The BCA’s answer to this challenge is a sleight of hand — it focuses on multifactor productivity, of which labour productivity is only a part, and skips over the rise in labour productivity altogether. But when it comes to what to do about multifactor productivity — well, you guessed it, it can all be fixed with reforms to the Fair Work Act to provide for greater flexibility. Flexibility to lower wages and decrease conditions, of course — it’s not as if there’s no flexibility to lift wages and improve conditions.

And it’s not as though wage costs have been a problem for all but the resources sector (and even there, wages are falling as the boom slows). Wages growth has been falling in the past year or so, at a time when labour productivity has been picking up.

“It betrays a core problem of Australian business, a worldview that it’s governments that deliver things like productivity and trade opportunities.”

Then there’s its call for tax reform. Despite pages of discussion, the BCA’s tax proposal boils down to this: business is paying too much tax, and the rest of us aren’t paying enough, so the GST should be increased and the corporate tax rate dropped to 25%. “Business tax concessions should be re-examined,” the report adds blithely. Well, the government did investigate tax concessions last year — got a business working group to look at it, in fact. And what happened? The miners jacked up so much that the idea was killed off. As the Business Tax Working Group drily noted in its final report last year, it had “found it difficult to identify support for measures that would further broaden the business tax base”.
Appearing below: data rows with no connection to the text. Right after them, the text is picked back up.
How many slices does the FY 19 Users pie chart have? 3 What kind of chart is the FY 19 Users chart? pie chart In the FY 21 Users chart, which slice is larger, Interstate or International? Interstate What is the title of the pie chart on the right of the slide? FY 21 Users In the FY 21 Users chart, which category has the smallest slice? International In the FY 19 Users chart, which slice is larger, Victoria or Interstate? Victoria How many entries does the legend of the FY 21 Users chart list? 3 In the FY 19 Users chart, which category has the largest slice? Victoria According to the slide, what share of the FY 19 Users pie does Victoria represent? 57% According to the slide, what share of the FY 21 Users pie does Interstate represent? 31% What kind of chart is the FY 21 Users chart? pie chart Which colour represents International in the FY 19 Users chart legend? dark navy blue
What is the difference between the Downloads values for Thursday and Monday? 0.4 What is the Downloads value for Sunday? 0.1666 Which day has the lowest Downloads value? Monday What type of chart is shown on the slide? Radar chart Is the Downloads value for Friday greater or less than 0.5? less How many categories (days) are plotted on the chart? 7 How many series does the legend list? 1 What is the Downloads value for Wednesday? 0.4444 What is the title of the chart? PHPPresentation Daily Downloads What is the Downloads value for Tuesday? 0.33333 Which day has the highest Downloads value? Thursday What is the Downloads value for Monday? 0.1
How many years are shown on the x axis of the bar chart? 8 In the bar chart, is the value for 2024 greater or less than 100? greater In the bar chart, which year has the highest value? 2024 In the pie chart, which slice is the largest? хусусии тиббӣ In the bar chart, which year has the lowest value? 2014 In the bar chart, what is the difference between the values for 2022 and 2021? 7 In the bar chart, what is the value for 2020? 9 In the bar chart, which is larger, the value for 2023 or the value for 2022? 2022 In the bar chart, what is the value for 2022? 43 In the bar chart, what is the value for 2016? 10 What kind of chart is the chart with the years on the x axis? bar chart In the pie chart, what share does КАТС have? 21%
The BCA also calls on the government to “participate in global discussions on international tax issues, including around base erosion and profit shifting, through our participation in the G20”. Participate. But not actually do anything — “Australia should not seek to be a world leader in combating base erosion and profit shifting”. Seems the BCA is gung-ho on Comprehensive Tax Reform and being world-class in economic matters — as long as it doesn’t harm any businesses.

The other thing that’s missing is an awareness by the BCA of how the economy, and consumer behaviour, has changed since the financial crisis. Reserve Bank Governor Glenn Stevens gave yet the latest of a number of speeches about this on Tuesday.

Stevens’ central point is that we (Australian consumers, business, unions and government) can’t expect the pre-GFC good times to return any time soon. Consumers are back to their historic level of caution, saving rather than spending madly, and consuming in different ways. “It is even clearer now than it was two years ago that the behaviour of households has changed in a very important way,” Stevens said. “The slowdown in asset values has been associated with a lift in saving and a slower path for consumption, which has had important implications for the economy.” He went on:

“[S]ome strengthening in consumption from recent rather subdued growth rates is a reasonable expectation, but we should not expect a return to the sorts of growth seen in the 1995–2007 period. Nor, surely, should we try to engineer one, at least on the back of borrowing.”

That business believes that whatever is good for business is automatically in the national interest will surprise no one: whether the BCA’s Jennifer Westacott or Tony Shepherd actually believe this, or are simply being disingenuous, is a matter for them. But what’s fascinating about the BCA report is its broader tone that Australian business will only prosper if governments and the community deliver “reform” to it.

Even on issues such as the need for greater global engagement by Australian business, the BCA is all about what government can do — most particularly, remove restrictions on 457 visas. Action 6.8 is “we should establish high-level CEO dialogues with emerging economic partners in the region”. As the joke goes, who’s “we”, white man? Why hasn’t the BCA done this already?

In the end, the report is a vast, passive-aggressive economic fridge note. “Reform” is what everyone else can do for business, even when it’s business itself that is failing to do basic things like engage with key trading partners. It betrays a core problem of Australian business, a worldview that it’s governments that deliver things like productivity and trade opportunities. And even when politicians deliver what the BCA wants, they get no credit.